Little guy - I don't have his measurements. Not sure if I will do those as religiously. :laugh: But he did weigh 14# at his first vet appointment on Sat... and I think he's gained a couple pounds since then. He's a growing boy.

I think in these pics you can really see his spunky little attitude - and maybe a glimpse of why I immediately said his name is Glee - literally 1 minute after I got talked into taking him even though my family had made it clear that they would slaughter me (LOL - they love him very much - my parents esp).


----------



## cwag (Apr 25, 2017)

Congratulations. What a cutie! I thought I saw you make a passing mention of a puppy recently. Now you have Me and Mini-me times 2.


----------



## CAROLINA MOM (May 12, 2009)

He's cute, Congrats!


----------



## Megora (Jun 7, 2010)

And finally quick notes on the fella. 

Puppy Class = I'm skipping, however I'm planning on bringing him out to open floor or "pre class" situations for training away from home. He will also start handling classes this fall/winter. 

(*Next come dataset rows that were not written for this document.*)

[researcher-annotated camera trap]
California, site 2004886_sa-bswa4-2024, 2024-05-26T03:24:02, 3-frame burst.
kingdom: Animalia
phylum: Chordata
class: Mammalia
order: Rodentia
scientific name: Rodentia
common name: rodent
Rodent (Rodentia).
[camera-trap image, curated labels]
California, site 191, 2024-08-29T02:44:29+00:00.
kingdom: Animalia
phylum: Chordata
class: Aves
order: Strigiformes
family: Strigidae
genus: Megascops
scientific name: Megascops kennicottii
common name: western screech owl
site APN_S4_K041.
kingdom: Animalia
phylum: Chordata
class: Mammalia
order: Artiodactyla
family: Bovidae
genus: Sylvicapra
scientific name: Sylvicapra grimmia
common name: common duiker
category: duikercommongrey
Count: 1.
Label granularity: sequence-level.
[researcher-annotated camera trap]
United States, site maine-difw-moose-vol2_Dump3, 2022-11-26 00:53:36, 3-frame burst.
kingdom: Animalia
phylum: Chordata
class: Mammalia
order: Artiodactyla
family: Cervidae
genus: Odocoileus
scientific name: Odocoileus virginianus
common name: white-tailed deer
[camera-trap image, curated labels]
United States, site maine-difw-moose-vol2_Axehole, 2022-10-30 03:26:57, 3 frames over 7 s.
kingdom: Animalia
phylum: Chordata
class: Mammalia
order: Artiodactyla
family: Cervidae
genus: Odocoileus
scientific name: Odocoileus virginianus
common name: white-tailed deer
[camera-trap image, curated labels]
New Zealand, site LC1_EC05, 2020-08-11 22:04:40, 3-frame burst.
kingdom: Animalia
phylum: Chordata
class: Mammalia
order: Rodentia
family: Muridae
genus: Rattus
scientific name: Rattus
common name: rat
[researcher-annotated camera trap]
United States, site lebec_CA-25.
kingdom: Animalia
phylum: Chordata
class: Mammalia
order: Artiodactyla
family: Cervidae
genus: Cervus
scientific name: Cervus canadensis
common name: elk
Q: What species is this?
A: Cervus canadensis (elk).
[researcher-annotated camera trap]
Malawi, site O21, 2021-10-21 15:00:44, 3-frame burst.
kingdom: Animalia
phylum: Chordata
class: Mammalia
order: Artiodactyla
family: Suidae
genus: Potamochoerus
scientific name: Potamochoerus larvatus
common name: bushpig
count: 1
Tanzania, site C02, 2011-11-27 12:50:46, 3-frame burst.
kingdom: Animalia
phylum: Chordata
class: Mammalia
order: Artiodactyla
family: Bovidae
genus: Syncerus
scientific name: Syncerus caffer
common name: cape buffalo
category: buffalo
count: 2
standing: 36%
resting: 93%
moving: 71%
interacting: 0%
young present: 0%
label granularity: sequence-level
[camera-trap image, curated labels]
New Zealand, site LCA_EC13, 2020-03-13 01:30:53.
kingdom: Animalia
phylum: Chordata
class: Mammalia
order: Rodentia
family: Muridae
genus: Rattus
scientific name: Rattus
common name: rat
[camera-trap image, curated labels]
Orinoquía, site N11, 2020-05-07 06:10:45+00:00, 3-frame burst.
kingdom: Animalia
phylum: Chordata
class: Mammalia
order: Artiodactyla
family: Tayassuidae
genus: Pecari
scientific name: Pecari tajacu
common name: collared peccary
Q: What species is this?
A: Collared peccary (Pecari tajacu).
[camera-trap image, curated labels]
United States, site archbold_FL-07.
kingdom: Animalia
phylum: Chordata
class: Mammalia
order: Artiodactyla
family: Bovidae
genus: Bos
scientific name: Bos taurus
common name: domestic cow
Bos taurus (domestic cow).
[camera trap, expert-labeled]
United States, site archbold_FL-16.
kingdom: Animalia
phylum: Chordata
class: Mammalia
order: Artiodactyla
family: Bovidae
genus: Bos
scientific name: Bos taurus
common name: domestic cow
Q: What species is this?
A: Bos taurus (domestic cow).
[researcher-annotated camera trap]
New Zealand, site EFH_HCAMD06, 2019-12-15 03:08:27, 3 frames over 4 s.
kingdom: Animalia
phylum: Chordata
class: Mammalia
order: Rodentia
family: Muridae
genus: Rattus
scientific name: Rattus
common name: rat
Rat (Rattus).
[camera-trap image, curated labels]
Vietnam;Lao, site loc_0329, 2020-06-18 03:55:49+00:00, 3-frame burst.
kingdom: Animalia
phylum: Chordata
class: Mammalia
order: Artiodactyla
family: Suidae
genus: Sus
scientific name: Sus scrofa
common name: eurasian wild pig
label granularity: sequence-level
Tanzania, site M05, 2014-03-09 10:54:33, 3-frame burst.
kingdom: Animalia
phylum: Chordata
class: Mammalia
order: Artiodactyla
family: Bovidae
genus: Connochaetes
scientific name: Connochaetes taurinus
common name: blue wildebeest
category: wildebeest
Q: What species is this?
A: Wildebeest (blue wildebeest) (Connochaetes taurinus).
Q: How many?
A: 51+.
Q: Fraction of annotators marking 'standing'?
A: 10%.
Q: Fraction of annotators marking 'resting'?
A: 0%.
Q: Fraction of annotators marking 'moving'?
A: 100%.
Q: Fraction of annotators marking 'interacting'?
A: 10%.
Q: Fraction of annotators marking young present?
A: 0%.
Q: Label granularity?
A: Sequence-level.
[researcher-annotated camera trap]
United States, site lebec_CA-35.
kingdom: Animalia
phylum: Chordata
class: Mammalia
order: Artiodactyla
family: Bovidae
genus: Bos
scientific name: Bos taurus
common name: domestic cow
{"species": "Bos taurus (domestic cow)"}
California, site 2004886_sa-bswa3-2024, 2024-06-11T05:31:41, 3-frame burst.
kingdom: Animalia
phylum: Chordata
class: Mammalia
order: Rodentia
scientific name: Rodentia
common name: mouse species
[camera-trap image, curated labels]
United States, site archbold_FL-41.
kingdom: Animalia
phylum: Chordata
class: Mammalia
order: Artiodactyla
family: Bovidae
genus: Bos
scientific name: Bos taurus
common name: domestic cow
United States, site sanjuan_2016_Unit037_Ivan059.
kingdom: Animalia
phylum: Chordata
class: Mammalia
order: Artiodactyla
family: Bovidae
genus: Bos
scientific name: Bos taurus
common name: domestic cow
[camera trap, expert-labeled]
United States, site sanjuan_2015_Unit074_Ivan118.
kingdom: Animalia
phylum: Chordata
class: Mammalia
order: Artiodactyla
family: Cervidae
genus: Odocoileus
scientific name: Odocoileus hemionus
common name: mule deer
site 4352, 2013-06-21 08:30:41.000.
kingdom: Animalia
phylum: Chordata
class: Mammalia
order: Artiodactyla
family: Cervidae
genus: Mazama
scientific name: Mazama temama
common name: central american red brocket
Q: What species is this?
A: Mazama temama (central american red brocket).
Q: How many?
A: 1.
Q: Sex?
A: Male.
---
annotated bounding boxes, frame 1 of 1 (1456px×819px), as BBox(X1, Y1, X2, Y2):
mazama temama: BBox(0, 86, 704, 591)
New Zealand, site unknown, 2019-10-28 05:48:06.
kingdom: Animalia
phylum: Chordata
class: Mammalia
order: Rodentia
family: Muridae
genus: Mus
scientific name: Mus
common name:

Training = he's SMART.  I take back what I said above him not being as smart as the other two. I have an opportunity for doing something with him in a couple weeks which requires a golden puppy that can hold a sit stay. So starting this morning, I began teaching him to hold a stay. I could see it "click" in his head by the second or third session of training today and he's now holding a very short sit stay. 

Other things he's doing =

treat toss recalls
target/marks
hand touches
spins
sit in heel position
starting downs
puppy fetches

And puppy stacks


----------



## Emmdenn (Jun 5, 2018)

I love this little guy! So fun to have full brothers from different litters. Glad to hear he’s doing so well. I can’t wait to see him grow up. 

Those baby stacking photos!! What a nice pup.


----------



## Megora (Jun 7, 2010)

cwag said:


> Congratulations. What a cutie! I thought I saw you make a passing mention of a puppy recently. Now you have Me and Mini-me times 2.


Heheh - he really is a mini-me!

That was one of the things that totally snagged me about him. He has Bertie's face. And the way he moves, struts, stacks himself - it's all Bertie again. <B


----------



## TuckersMamma (Aug 8, 2019)

Glee! Love it. So adorable ! What a cutie full of life and love. ??


----------



## Joanne & Asia (Jul 23, 2007)

Oh congratulations!! Glee is just gorgeous and so smart


----------



## LynnC (Nov 14, 2015)

Congratulations!!! He’s adorable . That’s 3 good looking boys you have there!!


----------



## Sweet Girl (Jun 10, 2010)

You know... I saw him in your signature a couple of days ago, and thought, did I miss that she got another pup? 

Love the name. He is adorable. Sounds like a great pup. I would have loved to have a full younger Shala sibling (couldn't have a second dog at the time). So nice that you have that.


----------



## Megora (Jun 7, 2010)

Heheh - yep. I put the picture out there, but took my time formulating a good explanation for going mad. LOL. 

Seriously - he's been a doll. Much easier than Jovi + he's probably the first puppy ever that I'm sticking in a crate at night. Because he'd be all playful in the middle of the night and Jovi would be all like "Let's go bro!" !

I got the car crate I'm borrowing from the breeder and have been using that for bedtimes to keep the babies apart. It's been perfect. He's crate trained + Jovi cuddles up next to the crate which has to help him too. 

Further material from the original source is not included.